Cache pre-loading on mysqld startup

The following quirky dynamic SQL will scan each index of each table so that they’re loaded into the key_buffer (MyISAM) or innodb_buffer_pool (InnoDB). If you also use the PBXT engine which does have a row cache but no clustered primary key, you could also incorporate some full table scans.

To make mysqld execute this on startup, create /var/lib/mysql/initfile.sql and make it be owned by mysql:mysql

SET SESSION group_concat_max_len=100*1024*1024;
SELECT GROUP_CONCAT(CONCAT('SELECT COUNT(`',column_name,'`) FROM `',table_schema,'`.`',table_name,'` FORCE INDEX (`',index_name,'`)') SEPARATOR ' UNION ALL ') INTO @sql FROM information_schema.statistics WHERE table_schema NOT IN ('information_schema','mysql') AND seq_in_index = 1;
PREPARE stmt FROM @sql;
SET SESSION group_concat_max_len=@@group_concat_max_len;

and in my.cnf add a line in the [mysqld] block

init-file = /var/lib/mysql/initfile.sql

That’s all. mysql reads that file on startup and executes each line. Since we can do the whole select in a single (admittedly quirky) query and then use dynamic SQL to execute the result, we don’t need to create a stored procedure.

Of course this kind of simplistic “get everything” only really makes sense if the entire dataset+indexes fit in memory, otherwise you’ll want to be more selective. Still, you could use the above as a basis, perhaps using another table to provide a list of tables/indexes to be excluded – or if the schema is really stable, simply have a list of tables/indexes to be included instead of dynamically using information_schema.

Practical (albeit niche) application:

In a system with multiple slaves, adding in a new slave makes it start with cold caches, but since with loadbalancing it will pick up only some of the load it often works out ok. However, some environments have dual masters but the application is not able to do read/write splits to utilise slaves. In that case all the reads also go to the active master. Consequentially, the passive master will have relatively cold caches (only rows/indexes that have been updated will be in memory) so in case of a failover the amount of disk reads for the many concurrent SELECT queries will go through the roof – temporarily slowing the effective performance to a dismal crawl: each query takes longer with the required additional disk access so depending on the setup the server may even run out of connections which in turn upsets the application servers. It’d sort itself out but a) it looks very bad on the frontend and b) it may take a number of minutes.

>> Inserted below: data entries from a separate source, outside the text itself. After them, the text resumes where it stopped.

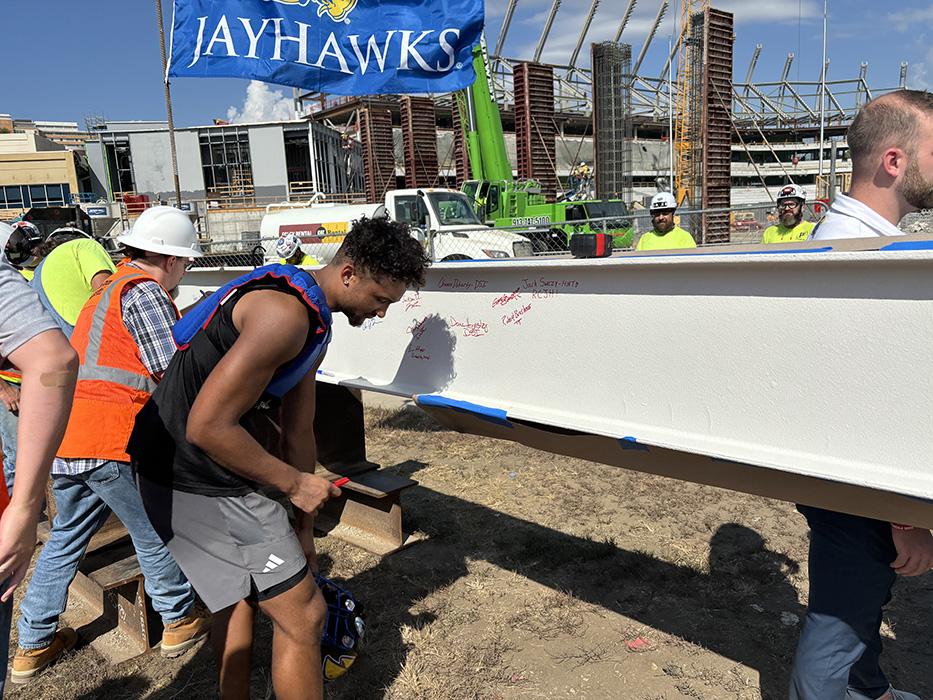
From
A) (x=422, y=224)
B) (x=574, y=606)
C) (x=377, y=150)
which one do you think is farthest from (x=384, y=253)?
(x=377, y=150)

The above construct prevents that scenario, and as mentioned it can be used as a basis to deal with other situations. Not many people know about the init-file option, so this is a nice example.

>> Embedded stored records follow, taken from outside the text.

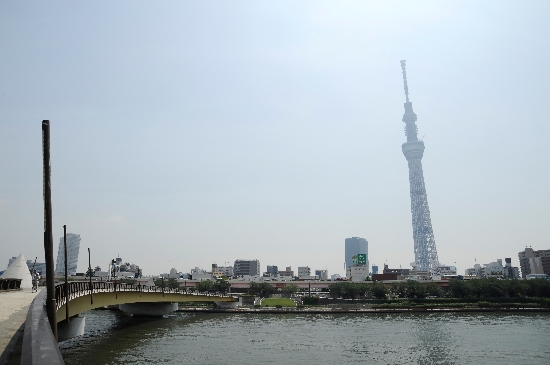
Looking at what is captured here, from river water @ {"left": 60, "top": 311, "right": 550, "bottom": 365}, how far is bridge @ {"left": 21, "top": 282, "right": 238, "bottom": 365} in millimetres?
4375

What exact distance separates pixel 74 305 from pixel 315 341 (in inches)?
1079

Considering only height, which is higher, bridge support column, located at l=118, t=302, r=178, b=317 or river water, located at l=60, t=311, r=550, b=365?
bridge support column, located at l=118, t=302, r=178, b=317

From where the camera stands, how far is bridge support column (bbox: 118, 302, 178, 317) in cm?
7906

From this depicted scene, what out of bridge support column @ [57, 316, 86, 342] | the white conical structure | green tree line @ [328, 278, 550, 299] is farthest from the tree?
bridge support column @ [57, 316, 86, 342]

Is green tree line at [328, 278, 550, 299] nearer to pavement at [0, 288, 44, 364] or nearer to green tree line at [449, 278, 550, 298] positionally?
green tree line at [449, 278, 550, 298]

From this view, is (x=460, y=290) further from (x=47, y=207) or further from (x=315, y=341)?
(x=47, y=207)

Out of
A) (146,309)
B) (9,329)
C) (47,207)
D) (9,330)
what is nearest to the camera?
(47,207)

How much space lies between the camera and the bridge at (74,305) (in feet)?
22.9

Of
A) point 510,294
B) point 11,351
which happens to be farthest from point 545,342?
point 510,294

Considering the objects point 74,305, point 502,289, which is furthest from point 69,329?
point 502,289

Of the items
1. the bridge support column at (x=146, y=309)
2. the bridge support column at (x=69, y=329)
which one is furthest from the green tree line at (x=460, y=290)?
the bridge support column at (x=69, y=329)

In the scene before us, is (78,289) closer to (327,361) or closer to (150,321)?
(327,361)

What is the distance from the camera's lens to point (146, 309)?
80625 millimetres

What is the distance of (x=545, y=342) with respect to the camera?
50.2 m
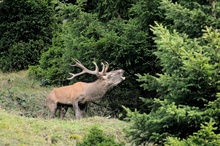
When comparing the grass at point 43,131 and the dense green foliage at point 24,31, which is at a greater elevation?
the dense green foliage at point 24,31

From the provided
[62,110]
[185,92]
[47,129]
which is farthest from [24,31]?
[185,92]

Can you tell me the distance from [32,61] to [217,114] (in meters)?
14.6

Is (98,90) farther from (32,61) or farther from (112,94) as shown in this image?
(32,61)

If you want to know how the SQL works, read on. The original line is very long so I’ll reprint it below with some reformatting:

  'SELECT COUNT(`',column_name,'`)
          FROM `',table_schema,'`.`',table_name,
          '` FORCE INDEX (`',index_name,'`)'
  INTO @sql
  FROM information_schema.statistics
  WHERE table_schema NOT IN ('information_schema','mysql')
  AND seq_in_index = 1;

The outer query grabs each regular db/table/index/firstcol name that exists in the server, writing out a SELECT query that counts all not-NULL values of the indexed column (so it must scan the index), forcing that specific index. We then abuse the versatile and flexible GROUP_CONCAT() function to glue all those SELECTs together, with “UNION ALL” inbetween. The result is a single very long string, so we need to tweak the maximum allowed group_concat output beforehand to prevent truncation.